From the data in Tables 8 and 9 above, it can be concluded that the LSTM-RNN model performs better than the T-RNN, but the performance in different futures is quite different. In the soybean oil trend trading and soybean meal trend trading, the effect of using long short-term memory models to improve the neural network is particularly obvious. It may consistent with the previous analysis, soy meal and soy oil futures with large trading volume, price are intensive, the price data distribution is continuous. And there is no price gap caused by the small transaction volume, which will not cause the deviation of the model training. Compared with the empirical results of the model in-sample and out-of-sample, the model has better fitting results because of the more training data, so the model performs better in the sample than out-of-sample. From the perspective of specific trading performance metrics, the absolute returns of the two models are not significantly different, but in terms of the annualized volatility and the maximum drawdown, the LSTM-RNN model is better than the T-RNN model. From the aspect of risk-return metrics, the LSTM-RNN model is better than the T-RNN model, which is particularly evident in the calmar ratio. It also shows that the LSTM is used to improve the robustness of the RNN model, especially in the futures trading.

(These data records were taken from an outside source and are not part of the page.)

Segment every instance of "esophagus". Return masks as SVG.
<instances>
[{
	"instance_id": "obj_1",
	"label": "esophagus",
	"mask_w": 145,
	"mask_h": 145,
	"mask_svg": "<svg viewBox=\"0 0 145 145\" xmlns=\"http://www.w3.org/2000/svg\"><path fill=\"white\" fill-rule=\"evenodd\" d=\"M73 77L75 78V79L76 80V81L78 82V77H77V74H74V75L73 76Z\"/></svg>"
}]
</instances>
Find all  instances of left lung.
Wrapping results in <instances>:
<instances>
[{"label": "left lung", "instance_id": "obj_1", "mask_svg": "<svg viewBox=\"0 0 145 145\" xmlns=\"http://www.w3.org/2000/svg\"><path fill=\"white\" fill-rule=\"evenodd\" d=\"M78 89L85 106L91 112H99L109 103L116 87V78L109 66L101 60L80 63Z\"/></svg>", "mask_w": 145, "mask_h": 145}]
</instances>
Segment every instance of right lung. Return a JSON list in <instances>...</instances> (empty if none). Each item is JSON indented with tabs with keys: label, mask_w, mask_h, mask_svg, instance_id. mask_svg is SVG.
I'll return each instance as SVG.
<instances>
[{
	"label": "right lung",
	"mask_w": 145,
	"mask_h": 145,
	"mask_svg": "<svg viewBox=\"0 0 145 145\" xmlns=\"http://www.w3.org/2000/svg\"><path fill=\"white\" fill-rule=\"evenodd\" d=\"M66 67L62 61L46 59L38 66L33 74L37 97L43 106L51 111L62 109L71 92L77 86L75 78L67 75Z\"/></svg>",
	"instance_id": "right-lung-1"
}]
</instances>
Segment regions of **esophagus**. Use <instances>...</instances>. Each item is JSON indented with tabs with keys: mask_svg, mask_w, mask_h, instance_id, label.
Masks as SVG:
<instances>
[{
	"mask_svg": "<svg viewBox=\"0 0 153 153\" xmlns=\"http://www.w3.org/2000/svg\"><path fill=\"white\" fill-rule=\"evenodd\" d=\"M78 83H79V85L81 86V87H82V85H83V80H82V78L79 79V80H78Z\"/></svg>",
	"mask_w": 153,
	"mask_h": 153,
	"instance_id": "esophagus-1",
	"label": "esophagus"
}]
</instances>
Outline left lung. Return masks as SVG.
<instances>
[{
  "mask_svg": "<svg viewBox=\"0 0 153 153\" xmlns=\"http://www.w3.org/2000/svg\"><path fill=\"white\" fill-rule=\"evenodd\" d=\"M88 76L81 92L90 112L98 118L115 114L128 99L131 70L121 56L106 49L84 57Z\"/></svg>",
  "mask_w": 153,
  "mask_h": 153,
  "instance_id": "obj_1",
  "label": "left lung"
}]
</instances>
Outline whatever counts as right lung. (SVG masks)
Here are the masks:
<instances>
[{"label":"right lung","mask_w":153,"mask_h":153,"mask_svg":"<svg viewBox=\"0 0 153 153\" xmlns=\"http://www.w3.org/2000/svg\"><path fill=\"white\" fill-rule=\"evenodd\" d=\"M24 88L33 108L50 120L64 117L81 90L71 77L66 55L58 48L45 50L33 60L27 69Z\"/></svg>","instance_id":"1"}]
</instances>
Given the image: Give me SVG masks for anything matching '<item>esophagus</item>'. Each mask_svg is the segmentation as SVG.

In-sample trading performance
In-sample trading performance
Out-of-sample trading performance
In this paper, we have designed a recurrent neural network model based on the improvement of long short-term memory, which was applied to futures price forecasting and futures trend trading. Taking the historical futures price panel data as input, the model predicts the price increase or decline trend, and then conducted simulated trading. The empirical research results show that the model prediction effect is sound and it is effective in the futures trend trading strategy. This paper has for the first time illustrated the application of the improved LSTM-RNN model in futures trend trading. Of course, the model’s application also has an over-fitting problem, which is a common problem in artificial neural networks. In the future, the hidden layer node self-generation method can be used to shorten the network training, reduce the network structure, and improve the model’s accuracy.